__PROBLEM TO WORK ON__
In the entries below, find the line containing "Mindful Monday Devotional – Back to Life!" and the line containing "Wildflowers and Mount". Copy those two lines and everything between them exactly, without the pictures.

__INPUT FOR THIS TASK__
################

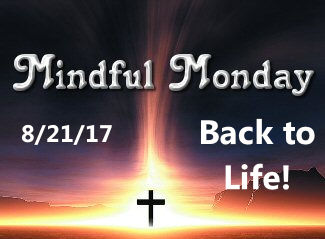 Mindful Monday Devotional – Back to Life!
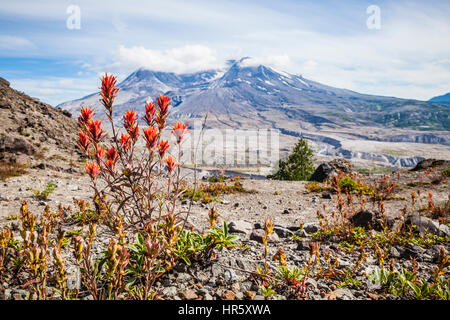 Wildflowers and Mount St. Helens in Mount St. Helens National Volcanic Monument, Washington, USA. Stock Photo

################

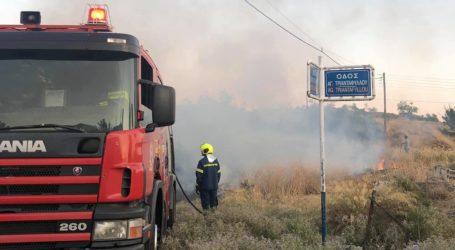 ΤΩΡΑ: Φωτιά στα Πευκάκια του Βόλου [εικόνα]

################

__ANSWER FOR THE TASK__
 Mindful Monday Devotional – Back to Life!
 Wildflowers and Mount St. Helens in Mount St. Helens National Volcanic Monument, Washington, USA. Stock Photo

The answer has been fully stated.